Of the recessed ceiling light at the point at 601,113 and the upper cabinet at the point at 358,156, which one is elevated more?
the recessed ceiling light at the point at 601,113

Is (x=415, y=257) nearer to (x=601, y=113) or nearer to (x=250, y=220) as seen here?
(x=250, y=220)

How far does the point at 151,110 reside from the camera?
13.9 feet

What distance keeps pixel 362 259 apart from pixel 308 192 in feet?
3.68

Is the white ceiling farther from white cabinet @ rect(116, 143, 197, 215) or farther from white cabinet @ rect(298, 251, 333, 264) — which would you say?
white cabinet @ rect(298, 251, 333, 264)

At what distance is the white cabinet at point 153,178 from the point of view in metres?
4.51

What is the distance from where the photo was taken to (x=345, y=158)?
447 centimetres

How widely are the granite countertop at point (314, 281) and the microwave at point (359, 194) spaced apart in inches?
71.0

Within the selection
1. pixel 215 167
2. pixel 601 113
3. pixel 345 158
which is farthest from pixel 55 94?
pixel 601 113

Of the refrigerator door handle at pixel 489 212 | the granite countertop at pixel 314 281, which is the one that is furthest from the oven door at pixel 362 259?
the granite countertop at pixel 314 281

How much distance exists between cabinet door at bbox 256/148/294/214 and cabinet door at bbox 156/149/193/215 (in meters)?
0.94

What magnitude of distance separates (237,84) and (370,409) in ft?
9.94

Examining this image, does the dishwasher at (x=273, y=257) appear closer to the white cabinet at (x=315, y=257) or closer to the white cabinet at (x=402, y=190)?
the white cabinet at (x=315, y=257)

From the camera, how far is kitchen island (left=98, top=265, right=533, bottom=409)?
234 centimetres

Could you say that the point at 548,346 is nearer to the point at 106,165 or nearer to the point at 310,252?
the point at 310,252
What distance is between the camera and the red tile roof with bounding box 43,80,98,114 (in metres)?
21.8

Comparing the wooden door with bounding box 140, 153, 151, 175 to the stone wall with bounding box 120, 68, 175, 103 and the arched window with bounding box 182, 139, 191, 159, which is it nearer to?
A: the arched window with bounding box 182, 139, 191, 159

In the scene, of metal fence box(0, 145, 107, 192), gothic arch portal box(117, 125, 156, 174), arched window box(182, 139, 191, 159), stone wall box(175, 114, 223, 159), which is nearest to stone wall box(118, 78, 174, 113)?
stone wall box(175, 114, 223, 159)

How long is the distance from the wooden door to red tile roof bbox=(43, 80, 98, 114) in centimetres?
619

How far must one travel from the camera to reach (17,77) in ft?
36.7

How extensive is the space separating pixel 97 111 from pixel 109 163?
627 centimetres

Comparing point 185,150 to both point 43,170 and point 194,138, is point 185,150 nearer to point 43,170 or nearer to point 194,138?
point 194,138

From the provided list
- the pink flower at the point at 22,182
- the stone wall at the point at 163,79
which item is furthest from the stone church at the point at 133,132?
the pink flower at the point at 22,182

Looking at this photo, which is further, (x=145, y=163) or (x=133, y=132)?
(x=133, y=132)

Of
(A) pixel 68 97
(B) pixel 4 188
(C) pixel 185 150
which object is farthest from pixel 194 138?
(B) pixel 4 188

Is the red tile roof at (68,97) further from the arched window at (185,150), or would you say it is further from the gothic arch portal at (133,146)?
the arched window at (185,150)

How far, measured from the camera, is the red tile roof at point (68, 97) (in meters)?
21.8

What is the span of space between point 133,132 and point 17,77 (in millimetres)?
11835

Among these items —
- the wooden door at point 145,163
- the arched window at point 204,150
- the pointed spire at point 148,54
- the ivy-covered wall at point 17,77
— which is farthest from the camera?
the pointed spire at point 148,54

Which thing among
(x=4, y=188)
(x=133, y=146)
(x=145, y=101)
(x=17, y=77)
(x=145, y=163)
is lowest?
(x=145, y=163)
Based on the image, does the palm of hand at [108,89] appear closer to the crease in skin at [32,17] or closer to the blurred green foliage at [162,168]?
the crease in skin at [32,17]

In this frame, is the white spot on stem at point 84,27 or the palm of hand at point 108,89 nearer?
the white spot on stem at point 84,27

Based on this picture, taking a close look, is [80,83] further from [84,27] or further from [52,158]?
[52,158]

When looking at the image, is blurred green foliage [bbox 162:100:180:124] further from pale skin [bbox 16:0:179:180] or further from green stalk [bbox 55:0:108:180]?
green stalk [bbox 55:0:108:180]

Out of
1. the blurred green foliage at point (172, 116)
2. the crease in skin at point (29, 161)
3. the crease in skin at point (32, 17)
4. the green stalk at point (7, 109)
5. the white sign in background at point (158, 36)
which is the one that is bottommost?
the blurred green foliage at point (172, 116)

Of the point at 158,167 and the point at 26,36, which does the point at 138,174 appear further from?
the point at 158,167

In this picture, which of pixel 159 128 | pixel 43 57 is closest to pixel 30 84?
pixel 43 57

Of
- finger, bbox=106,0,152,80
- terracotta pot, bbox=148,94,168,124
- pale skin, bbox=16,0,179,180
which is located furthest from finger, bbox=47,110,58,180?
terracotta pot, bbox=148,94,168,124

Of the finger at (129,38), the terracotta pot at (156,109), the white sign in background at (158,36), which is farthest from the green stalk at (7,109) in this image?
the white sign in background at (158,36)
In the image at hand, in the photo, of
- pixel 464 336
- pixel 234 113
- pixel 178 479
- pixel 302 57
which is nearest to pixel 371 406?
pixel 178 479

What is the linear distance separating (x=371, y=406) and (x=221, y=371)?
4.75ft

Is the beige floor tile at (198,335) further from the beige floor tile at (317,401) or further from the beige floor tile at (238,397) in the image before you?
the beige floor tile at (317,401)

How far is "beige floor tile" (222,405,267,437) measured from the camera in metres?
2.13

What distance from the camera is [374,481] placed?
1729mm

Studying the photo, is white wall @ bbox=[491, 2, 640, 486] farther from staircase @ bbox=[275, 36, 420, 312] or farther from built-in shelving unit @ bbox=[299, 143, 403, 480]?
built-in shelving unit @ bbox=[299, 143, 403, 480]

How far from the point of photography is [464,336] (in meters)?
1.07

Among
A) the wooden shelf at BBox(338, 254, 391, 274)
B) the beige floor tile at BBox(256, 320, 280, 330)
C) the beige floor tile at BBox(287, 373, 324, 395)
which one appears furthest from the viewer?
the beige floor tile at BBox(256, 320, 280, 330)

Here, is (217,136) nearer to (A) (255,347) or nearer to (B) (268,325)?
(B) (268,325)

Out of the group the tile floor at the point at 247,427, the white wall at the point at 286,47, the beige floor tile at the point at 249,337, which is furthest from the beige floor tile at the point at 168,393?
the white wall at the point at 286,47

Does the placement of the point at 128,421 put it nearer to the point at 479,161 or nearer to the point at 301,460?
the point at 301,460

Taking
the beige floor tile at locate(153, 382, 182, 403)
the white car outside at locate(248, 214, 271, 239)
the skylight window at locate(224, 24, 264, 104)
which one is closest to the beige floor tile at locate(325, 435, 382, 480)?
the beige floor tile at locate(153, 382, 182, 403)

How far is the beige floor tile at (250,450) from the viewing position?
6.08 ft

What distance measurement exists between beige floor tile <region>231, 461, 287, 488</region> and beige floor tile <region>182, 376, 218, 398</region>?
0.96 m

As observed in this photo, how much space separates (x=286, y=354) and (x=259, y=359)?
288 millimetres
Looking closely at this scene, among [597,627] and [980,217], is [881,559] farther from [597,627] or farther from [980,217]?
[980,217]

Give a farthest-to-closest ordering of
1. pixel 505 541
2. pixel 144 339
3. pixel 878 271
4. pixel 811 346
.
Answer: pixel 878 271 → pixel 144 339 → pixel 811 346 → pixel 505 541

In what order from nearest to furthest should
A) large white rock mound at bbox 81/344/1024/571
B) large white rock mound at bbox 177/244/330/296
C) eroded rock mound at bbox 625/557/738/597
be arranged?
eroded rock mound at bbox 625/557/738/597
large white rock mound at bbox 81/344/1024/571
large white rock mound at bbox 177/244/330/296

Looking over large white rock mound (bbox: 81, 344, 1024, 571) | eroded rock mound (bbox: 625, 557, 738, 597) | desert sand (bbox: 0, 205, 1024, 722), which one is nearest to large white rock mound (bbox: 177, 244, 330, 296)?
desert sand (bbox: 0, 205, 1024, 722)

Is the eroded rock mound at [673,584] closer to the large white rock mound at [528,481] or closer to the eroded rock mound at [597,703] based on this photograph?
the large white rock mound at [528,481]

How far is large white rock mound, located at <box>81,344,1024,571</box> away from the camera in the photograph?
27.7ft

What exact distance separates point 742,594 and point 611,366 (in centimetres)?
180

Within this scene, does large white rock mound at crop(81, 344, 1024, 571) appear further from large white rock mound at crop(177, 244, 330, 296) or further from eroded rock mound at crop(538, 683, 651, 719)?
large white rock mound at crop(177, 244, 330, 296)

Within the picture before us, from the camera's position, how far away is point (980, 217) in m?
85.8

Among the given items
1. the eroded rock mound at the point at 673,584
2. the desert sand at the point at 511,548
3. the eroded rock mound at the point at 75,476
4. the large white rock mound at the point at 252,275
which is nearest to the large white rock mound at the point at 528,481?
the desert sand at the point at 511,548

■ SHORT TASK: Copy the rows from the line with "As observed in" to the line with "Answer: pixel 878", substituting "ranking" for "ordering" and keeping everything else the same.

■ REPLY:
As observed in this photo, how much space separates (x=286, y=354) and (x=259, y=359)?
288 millimetres
Looking closely at this scene, among [597,627] and [980,217], is [881,559] farther from [597,627] or farther from [980,217]?
[980,217]

Give a farthest-to-closest ranking of
1. pixel 505 541
2. pixel 144 339
3. pixel 878 271
4. pixel 811 346
.
Answer: pixel 878 271 → pixel 144 339 → pixel 811 346 → pixel 505 541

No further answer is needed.